Tuesday, April 11, 2017

Why should they get the court too?

Yesterday Neil M. Gorsuch was sworn in to the Supreme Court of the United States. He will serve a lifetime appointment from now until most likely at least 2048, the year he turns 80, very possibly beyond. There are two current members of the court who are older than that.
Today more than most I feel it is important to ask, why should they get the court too?
The Republicans have the House of Representatives. A prize won through the collection of state legislators to properly sequester or dilute Democratic votes in as many states as possible during redistricting. Allowing them to hold a strong and defensible majority, if not one that is entirely impenetrable to ideological disagreements, within the lower house.
Add to that the simple fact that Democratic states are more populous, while Republican states are more numerous. This means that on average, more states will send Republican Senators to Congress as their allocation is a constant two per state no matter how sparse.
This advantage in number of states has played out at the presidential level as well. Democrats have won 6 of the last 7 popular votes for president (‘92, ’96, ’00, ’08, ’12, ’16). However they have only won 4 of the last 7 Electoral College votes. To be clear, those have produced legitimate presidents as those are our rules. They could not be considered truly democratically elected though.
The Democrats are not particularly good at actually winning elections. 2016 should have been a clear indication of that. Even while indicators were pointing to a large Democratic victory, the party failed to deliver. That is made even worse by the notion that democratic ideas and policies often poll much higher than Republican ones. They are just not sold as well when the time comes. Gay Marriage, the Public Option, Marijuana legalization, supporting education, climate change, all public polls show the country siding with the Democratic platform, yet we have a Republican House, Republican Senate, Republican President.
So why should they get the court too?
Shouldn’t one branch of government actually reflect the people? Shouldn’t the minority be protected? Or majority represented? It doesn’t follow that this country should be governed by regressives trying to hold the country back from the direction which it is naturally heading.
Judge Gorsuch is not the coming of the apocalypse, he is a conservative, and some might say that it is a “conservative seat” which he sits on. That logic should not follow, just because the predecessor was a conservative, or an originalist, does not mean that the successor needs to be. If you’d like to find out if the gender of the judges should remain the same, I believe Ruth Bader Ginsburg enjoys answering that question.  The court must be allowed to evolve. It should reflect the practice of law for its own time, but it should also reflect the country for which it is interpreting those laws.

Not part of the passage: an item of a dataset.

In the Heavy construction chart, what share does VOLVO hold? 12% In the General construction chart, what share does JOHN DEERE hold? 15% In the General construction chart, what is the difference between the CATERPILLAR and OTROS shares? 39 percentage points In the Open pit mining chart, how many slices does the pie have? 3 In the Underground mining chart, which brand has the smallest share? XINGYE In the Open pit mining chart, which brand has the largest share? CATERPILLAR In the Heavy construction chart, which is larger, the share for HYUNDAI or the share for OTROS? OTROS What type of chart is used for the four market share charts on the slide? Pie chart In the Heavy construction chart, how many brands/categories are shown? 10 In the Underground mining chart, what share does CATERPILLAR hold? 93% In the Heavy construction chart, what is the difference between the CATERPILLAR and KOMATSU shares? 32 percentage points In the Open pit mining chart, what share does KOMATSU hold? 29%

Just because Justice Scalia may have liked the person who replaced him, does not mean that we owe it to him to have Judge Gorsuch on the court. The country deserves to have a Justice that will dispense justice in a way that it recognizes.

Saturday, April 8, 2017

The Atlantic reminds us all to rise above controversy

            Ian Bogost writes in The Atlantic that “Pepsi’s New Ad is a Complete Success.” By all conventional standards he would be wrong. The ad was likely not cheap to produce and could only be aired for all of a day before getting attacked so thoroughly that they could not get value out of it before getting pulled. He is also more right than anyone else who has weighed in on this controversy.

            Pepsi has created something not meant to actually be an advertisement but a stunt. Bogost does an excellent job of breaking down how this is more an act of capitalism than politics. How we are treated by corporations reveals their ideological bent, consumerism first everything else second.

            The article politely brings you the realization that whether outraged or not, you are playing in to the trap that Pepsi has set for you. It does not lay out the trope of not thinking of a purple elephant, though it could easily be excused if it did. Bogost even calls himself out for being part of the machine that has eaten the controversy and allowed it to live out its lifecycle.

            Universalized, the message is much more profound. We live in a time of great outrage. There are things happening within our political and social spheres that are worthy of outrage. We are inundated by all sorts of things that could make us angry. Everyone knows that the superlative emotions get the clicks. Which is why no one does anything that you will think is generally kind of neat, they do things that will totally blow you away. We live with our whole lives on max outrage. Which is why we can be at full breath screaming that the president of Syria is gassing his own citizens, but what wins the news cycle is a cola ad. Why? Well Middle East politics are a tricky mine field of terrible choices and less than ideal allies. Going full blast at a cola company is something we can change today. (Also, land mines are still totally a thing, which we might be rid of by 2025 but I wouldn’t count on it.)

            The lesson here though is we need to focus on the decisions and the policy behind things. Pepsi wanted you to be mad, or to be mad at the people who were mad, so we would all be talking about them. Did it work? Sure. Did we spend our time well? Depends how you define it. Yes we managed to take down a tone deaf ad. But we still didn’t fix the issues that the protests the ad was parodying were about to begin with. So in a week when we should have been teaching ourselves about infrastructure, and whether or not it’s racist (hint: kinda), we something something omg Kendall Jenner.

            So please stop being outraged, calm down enough to decide what matters, and choose to care about it. And even if you do get taken in by something from the outrage machine, at least be honest with yourself that you are being frivolous. If we admit it, then later we can go back to what really matters.